### Text shown
%%

A tropical continental island located close to the Indian subcontinent, endemic fauna and flora form an integral part of Sri Lanka’s rich biodiversity.
The island’s biodiversity is globally recognized for both its diversity and endemism of fauna and flora, and this is true of its dragonflies and damselflies, or odonates in general.
With 130 known species, 58 of Sri Lankan dragonflies and damselflies are endemic to the country. In addition to these, Sri Lankan subspecies of eight other species are also endemic, elevating the total number of endemics to 66 (50.8%) and thus making Sri Lanka the country with the highest density of endemic odonates in South Asia.
Highest endemism in the region
Though Sri Lanka has a very high number of endemic dragonflies and damselflies, and they have been studied for more than two and a half centuries, very little was known about them until a couple decades ago.
Most were only known by their scientific names and basic descriptions. Then dawned a golden era of research and explorations into the world of Sri Lankan odonata, led by several odonatologists and naturalists. Field explorations coupled with taxonomic studies over the past three decades explored their natural history and taxonomy, and more than a dozen endemics were discovered during this period.
Most importantly, the knowledge gained was documented for the use of others, which helped build a surge of interest in dragonflies and damselflies among the naturalist community in Sri Lanka.
Endemic odonates occur in most parts of Sri Lanka. Among them, species like the Sri Lanka orange-faced sprite (Pseudagrion rubriceps ceylonicum) and stripe-headed threadtail (Prodasineura sita) are widespread in the lowlands. However, the species density of endemics is highest in the wet climatic zone, including in the southwestern part of the country.
Due to variations in geography and climatic conditions, different mountain ranges in Sri Lanka have different ecological characteristics providing unique evolutionary pressures for speciation. This is clearly evident among the species in the family Platystictidae, which has the highest diversity among Sri Lankan damselflies with 26 species and 100% endemism.
These damselflies, generally referred to as shadowdamsels and forestdamsels, are shade-loving, close-canopy forest-dwelling species with relatively low mobility. Their habitat–specificity, coupled with limited dispersal ability, has resulted in many restricted-range species confined to different geographical regions. These include the Adam’s shadowdamsel (Ceylonosticta adami), among the rarest of damselflies and restricted to the Knuckles Mountain Range, and multiple other shadowdamsel (Ceylonosticta spp.) species restricted to the Peak Wilderness Mountain Range.
Of the more common endemics, the shining gossamerwing (Euphaea splendens) is probably the most common one in the wet zone of Sri Lanka. This species inhabits a wide range of streams both in and outside forests.
The female shining gossamerwing is known to remain underwater for many minutes and lay its eggs in submerged plant material. The endemic dragonfly Yerbury’s elf (Tetrathemis yerburii) is another remarkable species as it is the only known Sri Lankan dragonfly to lay its eggs on plant material above water, thus keeping them exposed to the atmosphere. This species, mainly distributed in the wet zone, is often found inhabiting shady wells with earthen walls, which are usually overgrown with ferns and other such vegetation.
With years of explorations, it is now understood that many endemic species once thought to be rare and known only from a handful of specimens are out there in the biodiversity-rich rainforests and montane cloud forests, hiding from plain sight.

%%

### Records
%%

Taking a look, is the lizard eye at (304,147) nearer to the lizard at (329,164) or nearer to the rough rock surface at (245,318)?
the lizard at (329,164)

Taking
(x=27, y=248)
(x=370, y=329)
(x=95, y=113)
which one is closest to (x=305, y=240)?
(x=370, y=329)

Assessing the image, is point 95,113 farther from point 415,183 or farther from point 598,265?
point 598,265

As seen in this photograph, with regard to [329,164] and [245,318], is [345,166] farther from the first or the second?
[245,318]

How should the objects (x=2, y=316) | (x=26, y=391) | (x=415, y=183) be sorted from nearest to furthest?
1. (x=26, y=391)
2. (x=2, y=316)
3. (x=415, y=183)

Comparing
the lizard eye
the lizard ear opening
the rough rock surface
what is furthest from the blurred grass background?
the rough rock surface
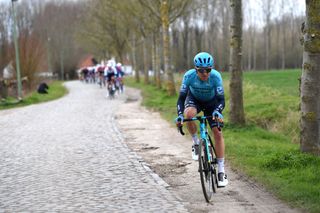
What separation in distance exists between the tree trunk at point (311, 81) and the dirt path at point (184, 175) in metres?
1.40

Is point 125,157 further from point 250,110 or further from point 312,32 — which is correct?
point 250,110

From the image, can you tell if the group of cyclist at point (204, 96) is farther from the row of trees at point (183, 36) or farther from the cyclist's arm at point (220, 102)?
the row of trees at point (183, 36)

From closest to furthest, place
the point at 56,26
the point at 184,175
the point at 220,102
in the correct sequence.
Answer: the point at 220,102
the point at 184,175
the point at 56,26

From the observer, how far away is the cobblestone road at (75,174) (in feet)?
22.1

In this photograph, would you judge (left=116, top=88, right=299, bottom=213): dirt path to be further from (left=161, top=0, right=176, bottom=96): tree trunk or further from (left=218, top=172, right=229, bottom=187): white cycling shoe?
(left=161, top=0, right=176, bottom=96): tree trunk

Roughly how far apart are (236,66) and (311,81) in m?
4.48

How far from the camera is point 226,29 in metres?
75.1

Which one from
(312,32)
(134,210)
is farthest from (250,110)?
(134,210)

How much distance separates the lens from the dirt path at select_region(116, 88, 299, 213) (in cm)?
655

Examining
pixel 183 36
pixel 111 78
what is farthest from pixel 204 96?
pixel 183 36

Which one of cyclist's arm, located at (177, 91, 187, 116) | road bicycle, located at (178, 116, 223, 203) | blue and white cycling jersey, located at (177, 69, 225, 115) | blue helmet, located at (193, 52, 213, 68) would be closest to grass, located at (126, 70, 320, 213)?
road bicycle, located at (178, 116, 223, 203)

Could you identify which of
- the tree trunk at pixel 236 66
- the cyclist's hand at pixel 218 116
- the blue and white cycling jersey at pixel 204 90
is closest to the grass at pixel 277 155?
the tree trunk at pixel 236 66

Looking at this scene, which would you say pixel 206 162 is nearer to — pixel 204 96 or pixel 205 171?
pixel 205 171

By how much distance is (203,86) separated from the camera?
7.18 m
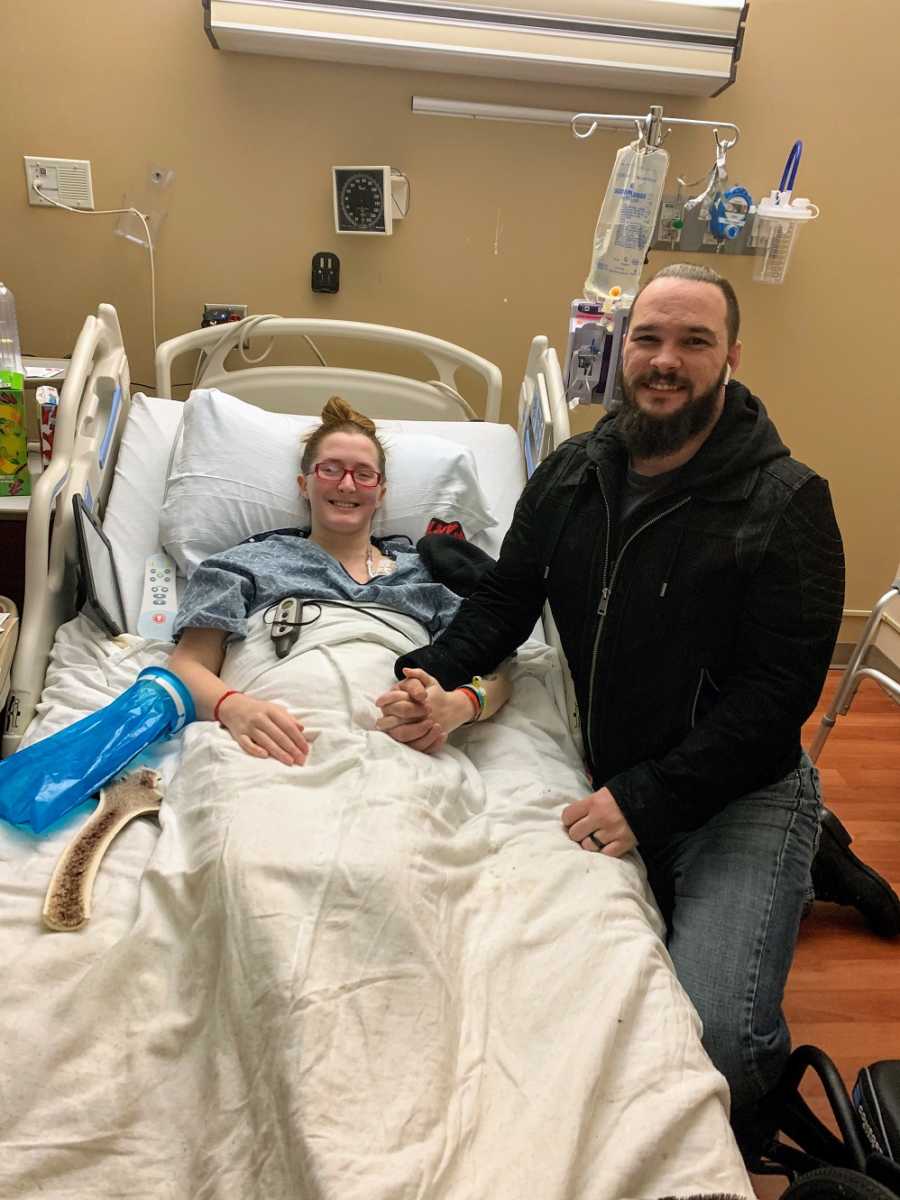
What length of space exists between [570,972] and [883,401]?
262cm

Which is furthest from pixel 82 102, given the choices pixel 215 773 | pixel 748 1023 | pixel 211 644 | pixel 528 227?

%%
%%

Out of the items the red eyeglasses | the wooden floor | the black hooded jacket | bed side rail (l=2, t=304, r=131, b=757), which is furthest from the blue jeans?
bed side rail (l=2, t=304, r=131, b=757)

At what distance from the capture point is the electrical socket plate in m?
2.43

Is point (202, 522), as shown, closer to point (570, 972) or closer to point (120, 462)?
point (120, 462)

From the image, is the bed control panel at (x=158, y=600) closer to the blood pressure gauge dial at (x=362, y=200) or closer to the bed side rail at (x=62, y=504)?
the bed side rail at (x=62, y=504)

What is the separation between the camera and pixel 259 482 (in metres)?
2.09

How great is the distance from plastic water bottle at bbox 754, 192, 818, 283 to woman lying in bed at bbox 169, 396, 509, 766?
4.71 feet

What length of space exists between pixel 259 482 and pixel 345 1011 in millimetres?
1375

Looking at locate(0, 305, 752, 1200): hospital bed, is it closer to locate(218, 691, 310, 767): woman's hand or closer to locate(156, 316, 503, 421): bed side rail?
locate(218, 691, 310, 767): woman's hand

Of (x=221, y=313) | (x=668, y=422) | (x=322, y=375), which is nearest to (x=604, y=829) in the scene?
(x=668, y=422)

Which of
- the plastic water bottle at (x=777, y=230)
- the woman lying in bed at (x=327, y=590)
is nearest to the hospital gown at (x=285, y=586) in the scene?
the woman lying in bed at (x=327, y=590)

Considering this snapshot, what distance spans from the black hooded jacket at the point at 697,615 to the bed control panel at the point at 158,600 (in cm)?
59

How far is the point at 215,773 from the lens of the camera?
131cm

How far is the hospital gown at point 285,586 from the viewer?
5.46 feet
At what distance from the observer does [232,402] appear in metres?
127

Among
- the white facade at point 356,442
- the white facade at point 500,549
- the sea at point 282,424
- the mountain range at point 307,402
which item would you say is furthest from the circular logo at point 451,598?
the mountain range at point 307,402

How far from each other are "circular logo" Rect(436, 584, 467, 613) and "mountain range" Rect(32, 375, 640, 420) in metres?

%%
%%

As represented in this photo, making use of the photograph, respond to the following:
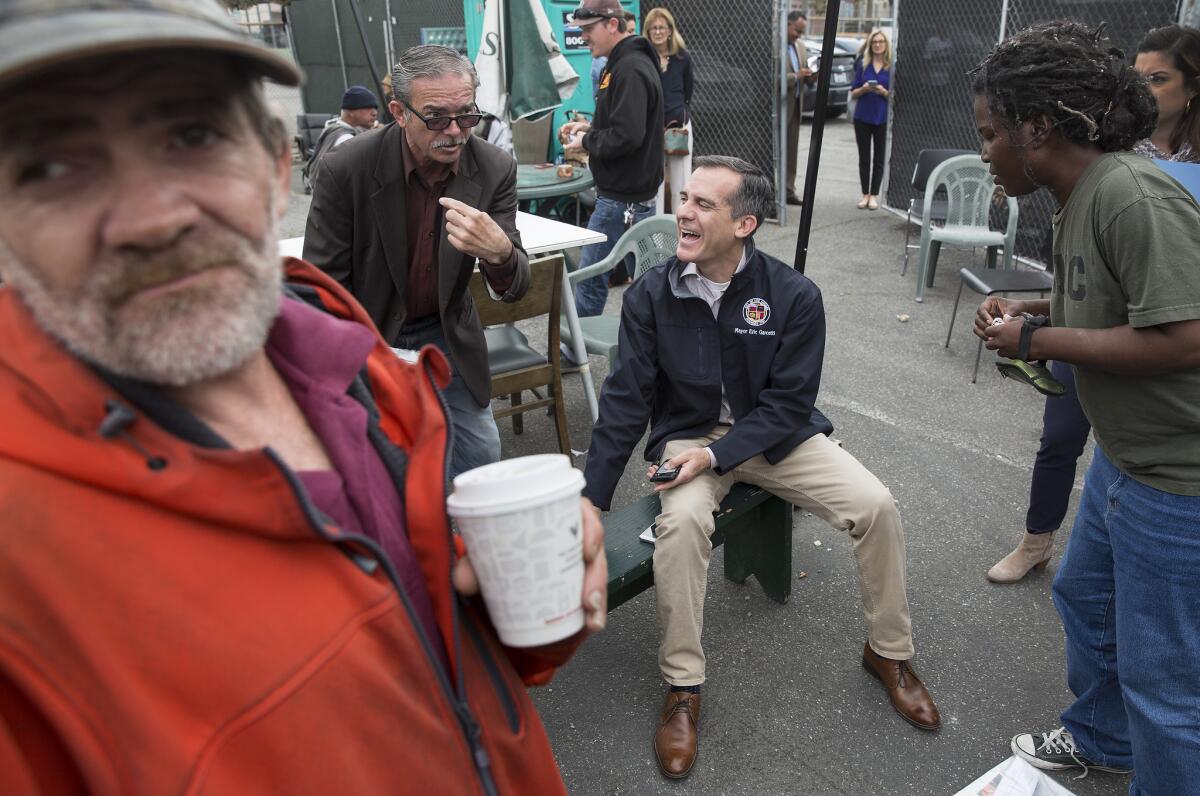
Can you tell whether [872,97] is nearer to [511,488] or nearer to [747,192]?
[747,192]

%%

### Problem set
a – Write out the part of the text on Sri Lankan dragonflies and damselflies from "The female shining" up to and including "other such vegetation.".
b – In the entries, from the line with "Roughly how far" up to and including the line with "Which is furthest from pixel", replace "camera" with "viewpoint" and reproduce those lines with everything else unchanged. Leave the pictures out.

### Exercise responses
a –
The female shining gossamerwing is known to remain underwater for many minutes and lay its eggs in submerged plant material. The endemic dragonfly Yerbury’s elf (Tetrathemis yerburii) is another remarkable species as it is the only known Sri Lankan dragonfly to lay its eggs on plant material above water, thus keeping them exposed to the atmosphere. This species, mainly distributed in the wet zone, is often found inhabiting shady wells with earthen walls, which are usually overgrown with ferns and other such vegetation.

b –
Roughly how far apart are (236,66) and (311,81) in m?
4.48

How far from the viewpoint is point 226,29 in metres?
75.1

Which one from
(312,32)
(134,210)
is farthest from (250,110)?
(134,210)

How much distance separates the lens from the dirt path at select_region(116, 88, 299, 213) (in cm)?
655

Examining
pixel 183 36
pixel 111 78
what is farthest from pixel 204 96?
pixel 183 36

Which one of cyclist's arm, located at (177, 91, 187, 116) | road bicycle, located at (178, 116, 223, 203) | blue and white cycling jersey, located at (177, 69, 225, 115) | blue helmet, located at (193, 52, 213, 68) would be closest to grass, located at (126, 70, 320, 213)?
road bicycle, located at (178, 116, 223, 203)

Could you identify which of
- the tree trunk at pixel 236 66
- the cyclist's hand at pixel 218 116
- the blue and white cycling jersey at pixel 204 90
is closest to the grass at pixel 277 155?
the tree trunk at pixel 236 66

Looking at this scene, which would you say pixel 206 162 is nearer to — pixel 204 96 or pixel 205 171?
pixel 205 171

By how much distance is (203,86) separated from the viewpoint?
7.18 m
What length of space exists between [570,972] and [883,401]?
262cm

Which is furthest from pixel 82 102, given the choices pixel 215 773 | pixel 748 1023 | pixel 211 644 | pixel 528 227?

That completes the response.